C'est seulement la seconde fois depuis la création de l'Otan en 1949 qu'est évoqué l'article 4, la précédente ayant été en 2003, également à la demande de la Turquie, à propos de la guerre contre l'Irak. En 1990, Ankara avait toutefois été plus loin, invoquant préventivement l'article 5 - stipulant qu'une attaque contre un allié doit être considérée comme une attaque contre tous - ce qui avait entraîné le déploiement d'avions de combat, dont des Mirage belges, dans le sud-est de la Turquie.

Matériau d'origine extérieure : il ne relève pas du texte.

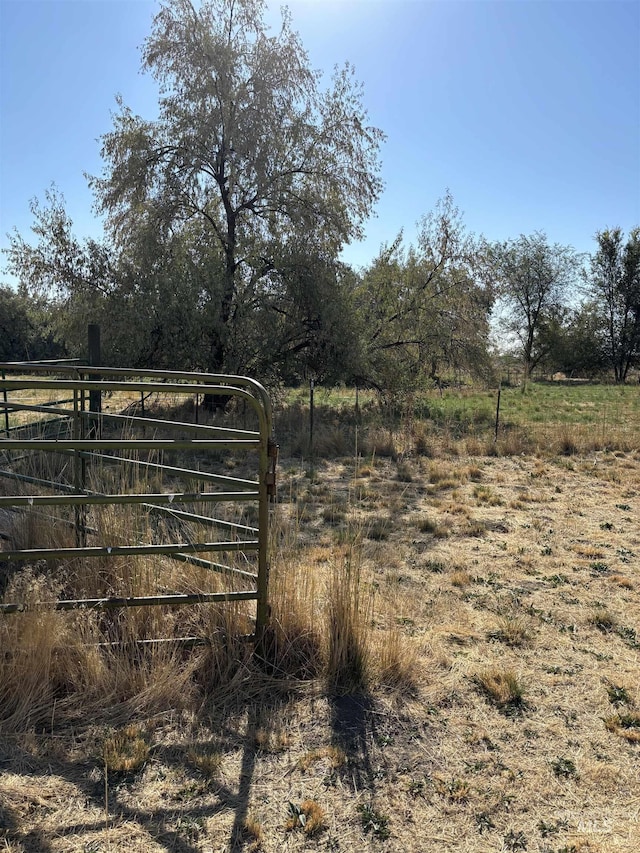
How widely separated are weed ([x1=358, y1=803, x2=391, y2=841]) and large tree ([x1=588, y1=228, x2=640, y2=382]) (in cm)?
4288

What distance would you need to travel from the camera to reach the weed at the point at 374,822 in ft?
7.18

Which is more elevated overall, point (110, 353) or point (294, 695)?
point (110, 353)

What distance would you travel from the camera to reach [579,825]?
2279 millimetres

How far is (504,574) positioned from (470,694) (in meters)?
2.09

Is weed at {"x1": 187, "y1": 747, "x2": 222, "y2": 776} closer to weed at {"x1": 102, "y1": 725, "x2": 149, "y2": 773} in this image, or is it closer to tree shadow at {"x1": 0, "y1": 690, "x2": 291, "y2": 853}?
tree shadow at {"x1": 0, "y1": 690, "x2": 291, "y2": 853}

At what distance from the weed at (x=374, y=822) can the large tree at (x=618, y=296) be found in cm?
4288

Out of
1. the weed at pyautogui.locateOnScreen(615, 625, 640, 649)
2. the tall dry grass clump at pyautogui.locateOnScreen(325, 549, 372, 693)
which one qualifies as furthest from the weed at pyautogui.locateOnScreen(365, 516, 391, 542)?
the tall dry grass clump at pyautogui.locateOnScreen(325, 549, 372, 693)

"Nous n'avons pas discuté de l'article 5" cette fois, a déclaré M. Rasmussen.
Erdogan dénonce un "acte hostile et lâche"
Le Premier ministre turc Recep Tayyip Erdogan a dénoncé mardi un "acte hostile" de la Syrie et "une attaque lâche du régime al-Assad" après qu'un avion de combat turc a été abattu vendredi par la Syrie.
"Il n'y a pas eu le plus petit avertissement, pas la plus petite note provenant de la Syrie. Ils ont agi sans rien faire de tout ça. Et après ils affirment sans honte qu'ils sont nos amis. Il s'agit d'un acte hostile", a déclaré M. Erdogan dans un discours, ajoutant: "Faire des commentaires pour disculper (la Syrie) de cette attaque lâche du régime (du président syrien Bachar) al-Assad n'est pas un comportement responsable."
M. Erdogan a encore déclaré que "l'avion turc abattu a violé 'par mégarde et pour une très courte durée' l'espace syrien".